*Document segment*.
----------------------------------------
Transfer Pricing in Hong Kong and Mainland China
Transfer pricing (“TP”) refers to the setting of prices for transactions of goods, services and intangible property between associated enterprises. Transfer pricing remains one of the most important issues in the world and is closely tied to other areas of international conflicts, like double taxation.
It is about how governments treat the pricing policies enterprises adopt for transfers among their affiliated companies and in particular for corporate income tax purposes. However, one should not forget that companies operating in two or more jurisdictions have to deal with border taxes as well such as customs duties. And local prices are often the result from the transfer pricing policies within the group.
Why Transfer Pricing is not Simple?
For example, the Inland Revenue Department from the import country for example might have a conflicting interest with the Customs Department of the same import country which may affect a transfer pricing arrangement. For instance, if company A in country Y sells goods to its related company B in country Z, and assuming, for example, that country Y is a low or lower tax jurisdiction than country Z, then the Inland Revenue Department in country Z benefits from lower purchase costs at the level of company B.
However, the Customs Department in country Z thereinafter would benefit from a higher purchase costs at the level of company B. Custom duties in general can be lowered though by taking advantage of beneficial tariffs governments may offer in certain regions of the country. As illustrated by this example, in Asia including Hong Kong and Mainland China discussions on transfer pricing are unavoidable.
----------------------------------------
*Short task 1*.
Collect every line of the listing that contains the word "from".
The transfer pricing text and the listing are separate material with no connection to each other.

*Provided data*.
----------------------------------------
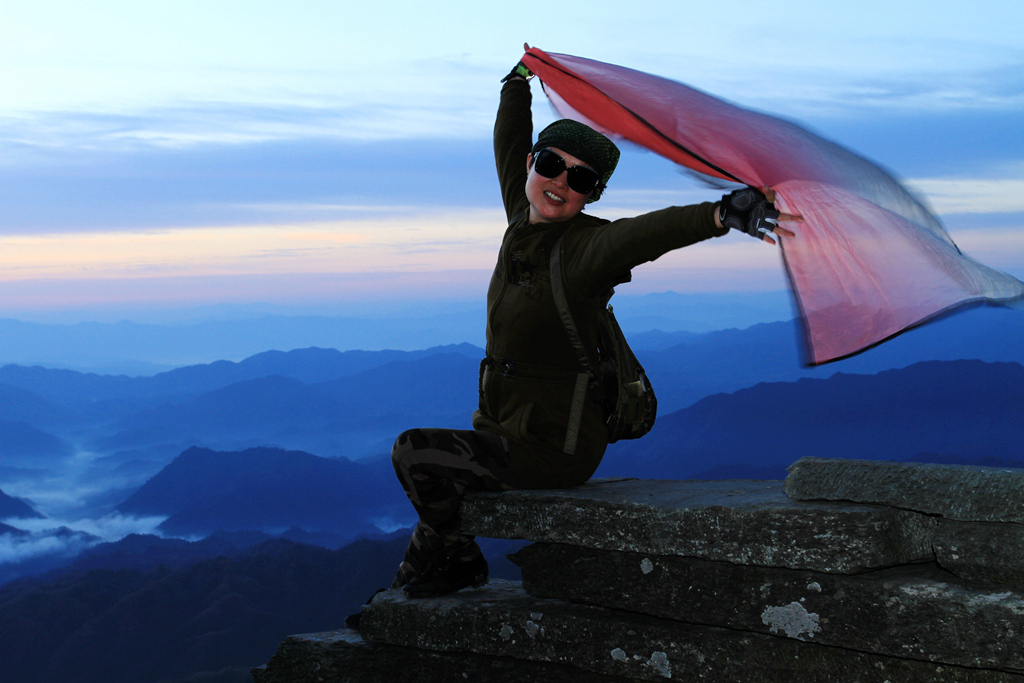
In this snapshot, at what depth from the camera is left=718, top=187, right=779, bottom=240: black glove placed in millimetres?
----------------------------------------
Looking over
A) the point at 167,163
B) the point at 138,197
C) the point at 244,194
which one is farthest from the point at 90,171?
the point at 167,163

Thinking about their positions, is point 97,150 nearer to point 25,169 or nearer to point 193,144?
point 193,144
----------------------------------------
*Short task 2*.
Name the types of transactions between associated enterprises that the transfer pricing text includes in its definition of transfer pricing.

*Correct output 1*.
In this snapshot, at what depth from the camera is left=718, top=187, right=779, bottom=240: black glove placed in millimetres?
which one is farthest from the point at 90,171?

*Correct output 2*.
- Goods
- Services
- Intangible property